-- Work task --
A word-for-word copy of the records below is needed, without the images.

-- Data supplied --
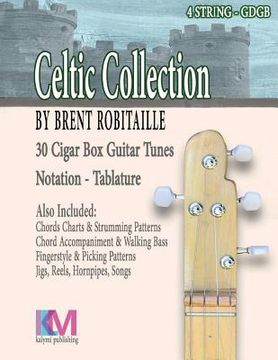 portada Celtic Collection - 4 String Cigar Box Guitar: 30 Tunes for 4 String Cigar Box Guitar (en Inglés)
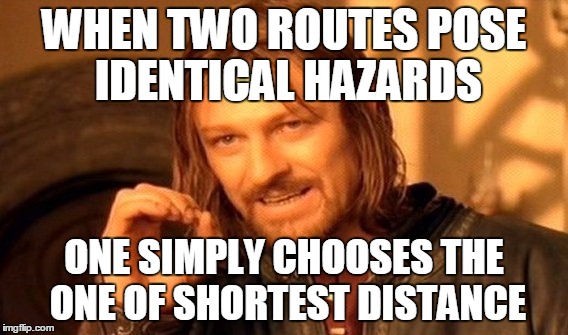One Does Not Simply Meme | WHEN TWO ROUTES POSE IDENTICAL HAZARDS ONE SIMPLY CHOOSES THE ONE OF SHORTEST DISTANCE | image tagged in memes,one does not simply | made w/ Imgflip meme maker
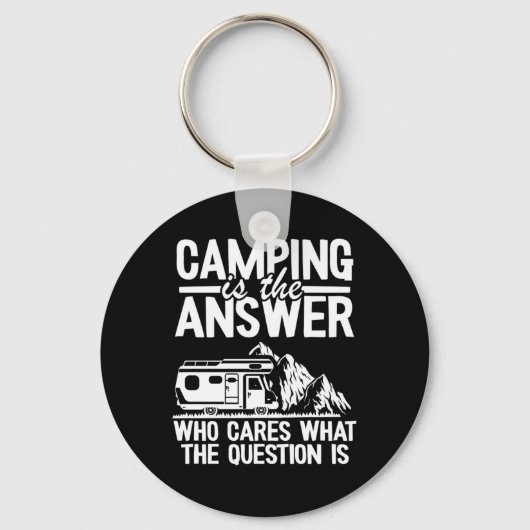 Camping ist die Antwort lustigen Camper Geschenk G Schlüsselanhänger (Vorderseite)
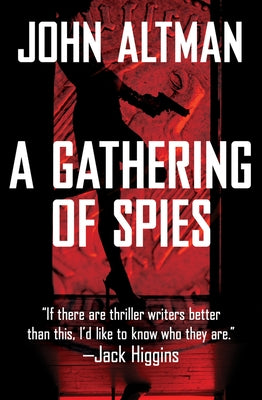 A Gathering of Spies by Altman, John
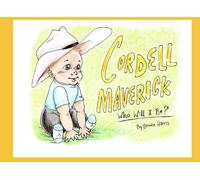 Cordell Maverick: Who Will I Be?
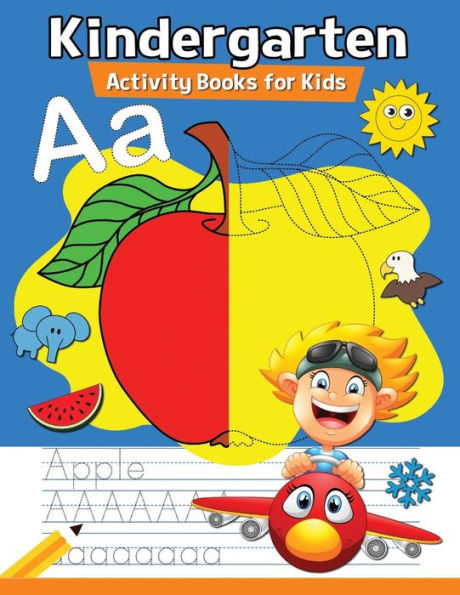 Kindergarten Activity Books for Kids: Preschool Games for Girls and Boys Activity Learning Workbook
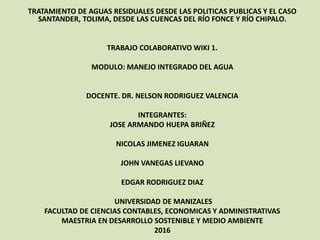 TRATAMIENTO DE AGUAS RESIDUALES DESDE LAS POLITICAS PUBLICAS Y EL CASO
SANTANDER, TOLIMA, DESDE LAS CUENCAS DEL RÍO FONCE Y RÍO CHIPALO.
TRABAJO COLABORATIVO WIKI 1.
MODULO: MANEJO INTEGRADO DEL AGUA
DOCENTE. DR. NELSON RODRIGUEZ VALENCIA
INTEGRANTES:
JOSE ARMANDO HUEPA BRIÑEZ
NICOLAS JIMENEZ IGUARAN
JOHN VANEGAS LIEVANO
EDGAR RODRIGUEZ DIAZ
UNIVERSIDAD DE MANIZALES
FACULTAD DE CIENCIAS CONTABLES, ECONOMICAS Y ADMINISTRATIVAS
MAESTRIA EN DESARROLLO SOSTENIBLE Y MEDIO AMBIENTE
2016
 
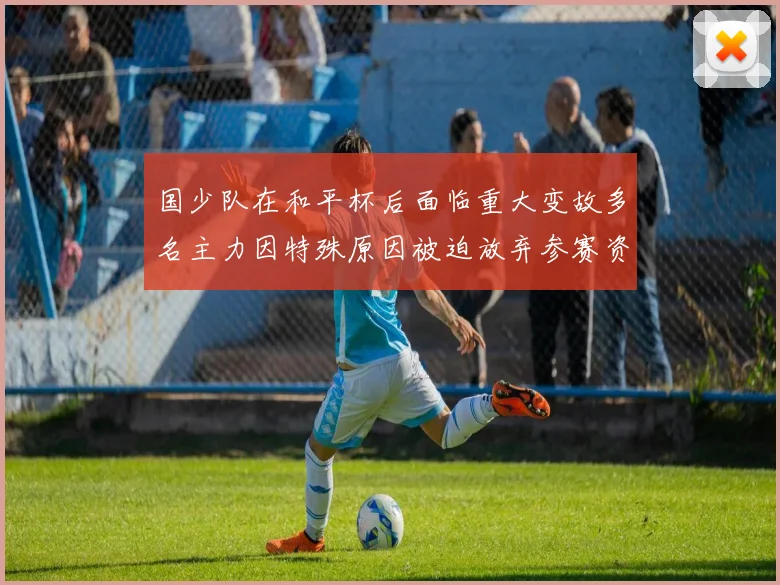 国少队在和平杯后面临重大变故多名主力因特殊原因被迫放弃参赛资格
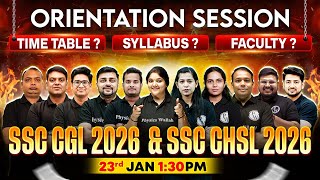 Orientation Session | SSC CGL & CHSL 2026 | Time Table, Syllabus, Faculty | Complete Details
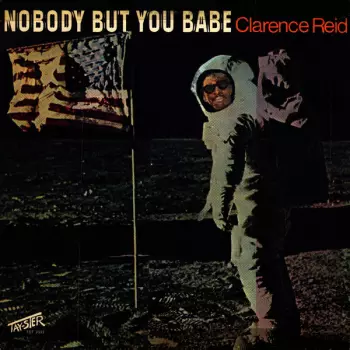 Clarence Reid: Nobody But You Babe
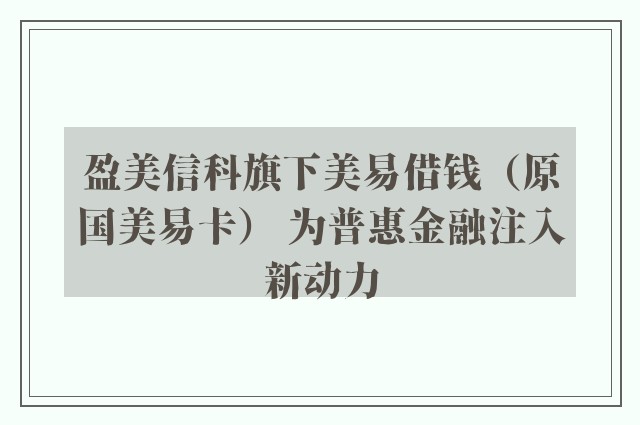 盈美信科旗下美易借钱（原国美易卡） 为普惠金融注入新动力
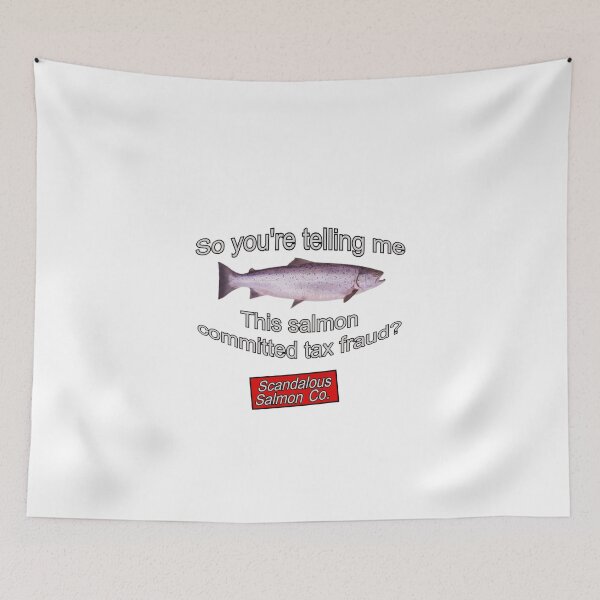 Item preview, This salmon comitted tax fraud? designed and sold by ArcticToad.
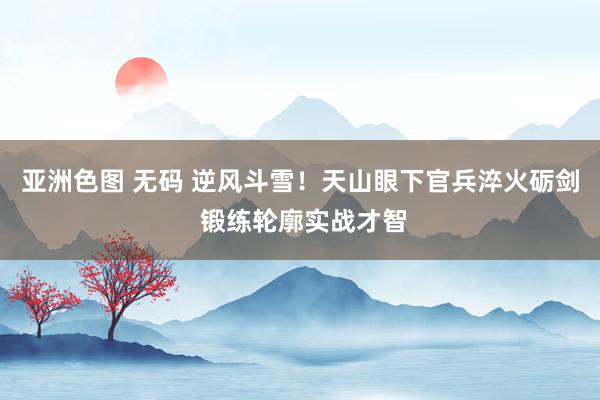 亚洲色图 无码 逆风斗雪！天山眼下官兵淬火砺剑 锻练轮廓实战才智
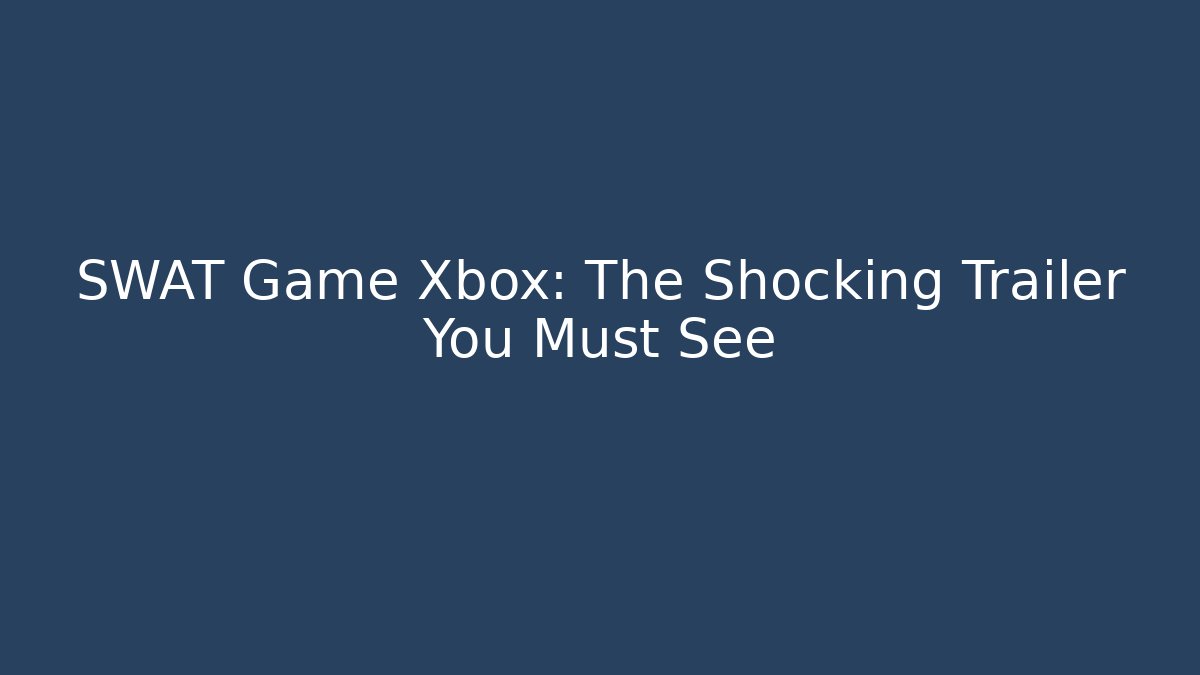 SWAT Game Xbox: The Shocking Trailer You Must See
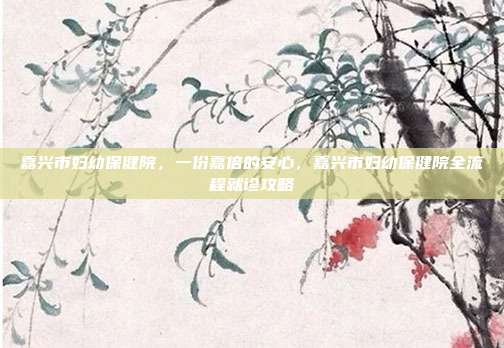嘉兴市妇幼保健院，一份嘉倍的安心，嘉兴市妇幼保健院全流程就诊攻略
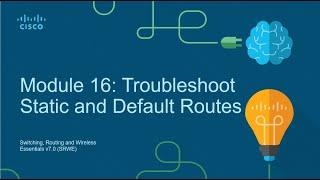 Module 16 Troubleshoot Static and Default Routes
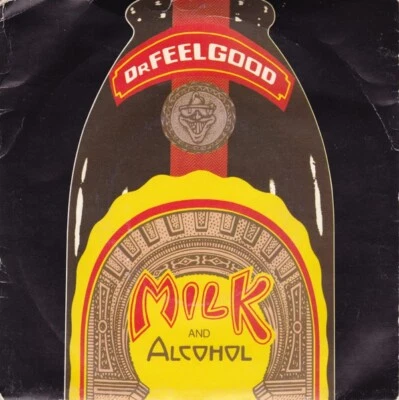 Dr. Feelgood - Milk And Alcohol (7", Single, Bla) - Image 1 of 3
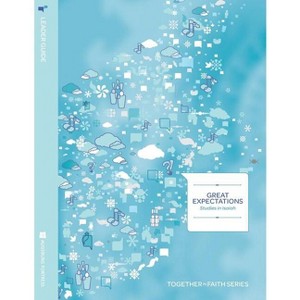 Great Expectations Leader Guide; Studies in Isaiah - by  John O'Neal & Debbie Trafton-O'Neal (Paperback) - 1 of 1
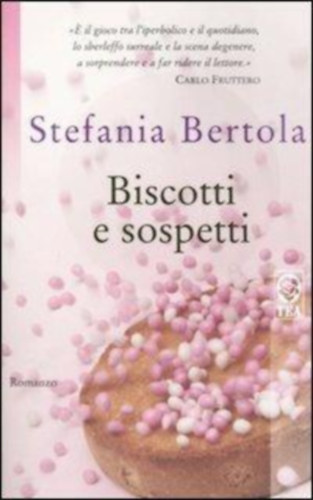 Stefania Bertola - Biscotti e sospetti (Teadue 1349)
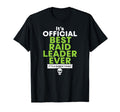 Best Raid Leader Ever Funny Gamer T-Shirt - Casual Everyday Wear Men Women - T-Shirt, Sweatshirt, Hoodie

-- Exercise response --
 portada Celtic Collection - 4 String Cigar Box Guitar: 30 Tunes for 4 String Cigar Box Guitar (en Inglés)
One Does Not Simply Meme | WHEN TWO ROUTES POSE IDENTICAL HAZARDS ONE SIMPLY CHOOSES THE ONE OF SHORTEST DISTANCE | image tagged in memes,one does not simply | made w/ Imgflip meme maker
 Camping ist die Antwort lustigen Camper Geschenk G Schlüsselanhänger (Vorderseite)
 A Gathering of Spies by Altman, John
 Cordell Maverick: Who Will I Be?
 Kindergarten Activity Books for Kids: Preschool Games for Girls and Boys Activity Learning Workbook
 TRATAMIENTO DE AGUAS RESIDUALES DESDE LAS POLITICAS PUBLICAS Y EL CASO
SANTANDER, TOLIMA, DESDE LAS CUENCAS DEL RÍO FONCE Y RÍO CHIPALO.
TRABAJO COLABORATIVO WIKI 1.
MODULO: MANEJO INTEGRADO DEL AGUA
DOCENTE. DR. NELSON RODRIGUEZ VALENCIA
INTEGRANTES:
JOSE ARMANDO HUEPA BRIÑEZ
NICOLAS JIMENEZ IGUARAN
JOHN VANEGAS LIEVANO
EDGAR RODRIGUEZ DIAZ
UNIVERSIDAD DE MANIZALES
FACULTAD DE CIENCIAS CONTABLES, ECONOMICAS Y ADMINISTRATIVAS
MAESTRIA EN DESARROLLO SOSTENIBLE Y MEDIO AMBIENTE
2016
 
 国少队在和平杯后面临重大变故多名主力因特殊原因被迫放弃参赛资格
 Orientation Session | SSC CGL & CHSL 2026 | Time Table, Syllabus, Faculty | Complete Details
 Clarence Reid: Nobody But You Babe
 盈美信科旗下美易借钱（原国美易卡） 为普惠金融注入新动力
 Item preview, This salmon comitted tax fraud? designed and sold by ArcticToad.
 亚洲色图 无码 逆风斗雪！天山眼下官兵淬火砺剑 锻练轮廓实战才智
 SWAT Game Xbox: The Shocking Trailer You Must See
嘉兴市妇幼保健院，一份嘉倍的安心，嘉兴市妇幼保健院全流程就诊攻略
 Module 16 Troubleshoot Static and Default Routes
 Dr. Feelgood - Milk And Alcohol (7", Single, Bla) - Image 1 of 3
 Great Expectations Leader Guide; Studies in Isaiah - by  John O'Neal & Debbie Trafton-O'Neal (Paperback) - 1 of 1
 Stefania Bertola - Biscotti e sospetti (Teadue 1349)
 Best Raid Leader Ever Funny Gamer T-Shirt - Casual Everyday Wear Men Women - T-Shirt, Sweatshirt, Hoodie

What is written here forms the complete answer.